En 1847, quand Marie Lemoine quitte définitivement la vie-là, les Maître-Allain dits Balan commencent à s'en sortir. Jean lui-même va mourir au loin en 1849, mais son fils Louis a dix-sept ans et peut-être travaille-t-il déjà chez les calfats. Marie a entendu forcément des nouvelles de La Gallais, mais ni elle, ni Jean, ni Louis le premier ne pourraient soupçonner la brillante destinée de Louis le second ni la mort de Louis le troisième en octobre 1918. Tant de personnes possibles en chacun des vivants, que nous non plus ne connaîtrons pas et qui, à leur tour, disparaîtront comme si de rien n'avait été.

 

Sur un coup de tête, on va se plonger aux registres : c'est facile, ils sont en ligne, au moins jusque vers 1910. On apprend à se mouvoir dans l'épaisseur de quelques générations — de si peu en somme, cinq ou six —, à s'orienter entre ses ascendants et des lignées collatérales, à distinguer bientôt, dans un territoire minuscule, l'entrelacs des voisinages et des alliances, des parrainages et des services rendus, le retentissement des grands événements, et les différences des fortunes, en tous les sens du mot. Tréméreuc, c'est les Bedfert, plusieurs familles de Lemoine, les Bazin et les Pian, les Guéras et les Avril… Pleurtuit, c'est les Gautier, les Jégu et les Josselin, les Lesaicherre, les Ollivier et les Raux… Petits terroirs partagés entre bourgs, fermes et villages mais journellement ouverts sur les Indes, Terre Neuve ou l'Afrique, où les paysans, sans bouger de leur champ, ont une idée de Casablanca (« Casa », que je confondais avec le Gaza de l'Histoire sainte : notre voisin chez les Philistins !), de plusieurs Saint-Pierre, du Chili et de Port Elizabeth. Monde petit où tel évadé des pontons anglais tout uniment traverse la Manche à la rame et accoste dans la Rance, au bas de chez lui. Petits hameaux au milieu des bois, d'où l'on rejoint Le Havre et Bordeaux sur télégramme, où l'on parle un pur français du XVIe siècle, truffé d'images de marine : va gréer le cheval ; Untel a eu accident, il est à l'ancre ; mon attelage tire à coups de ressac… Un autre univers, récemment englouti, et qui ne devrait pas susciter de nostalgie, car nous ne pouvons ni ne voudrions y retourner, à aucun prix.
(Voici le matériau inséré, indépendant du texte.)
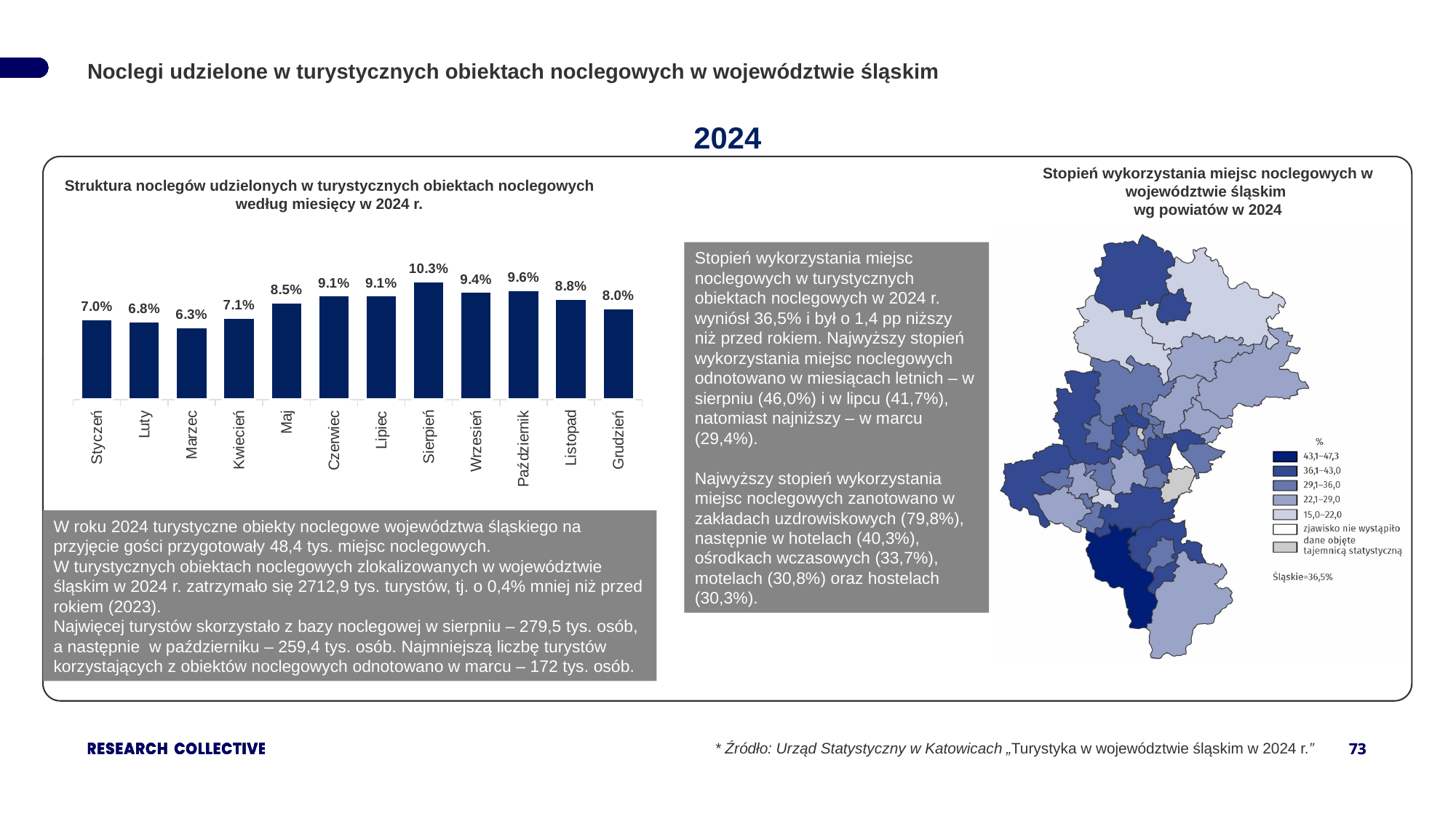
In the bar chart on the left, what is the value for Październik? 9.6% How many months (categories) are shown in the bar chart on the left? 12 In the bar chart on the left, what is the value for Marzec? 6.3% In the bar chart on the left, which month has the highest value? Sierpień In the bar chart on the left, which month has the lowest value? Marzec In the bar chart on the left, what is the difference between the values for Sierpień and Marzec? 4.0 percentage points In the bar chart on the left, which is larger: the value for Styczeń or the value for Luty? Styczeń In the bar chart 'Struktura noclegów udzielonych w turystycznych obiektach noclegowych według miesięcy w 2024 r.', what is the value for Sierpień? 10.3% In the bar chart on the left, what is the difference between the values for Październik and Wrzesień? 0.2 percentage points In the bar chart on the left, do the values rise or fall from Marzec to Sierpień? Rise In the bar chart on the left, which is larger: the value for Maj or the value for Listopad? Listopad What type of chart is used to show the structure of overnight stays by month in 2024? Bar chart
Rendre à Louise et aux Jean-Marie, à la petite Aimée Goubin et à tous les autres, un tribut léger de mots, et refuser de choisir dans le fouillis de soi-même ce que l'on devrait à tel ou telle, car le dernier massif, impénétrable, c'est bien celui que l'emmêlement millénaire des gènes et les épreuves des anciennes générations inscrivent en chacun des vivants.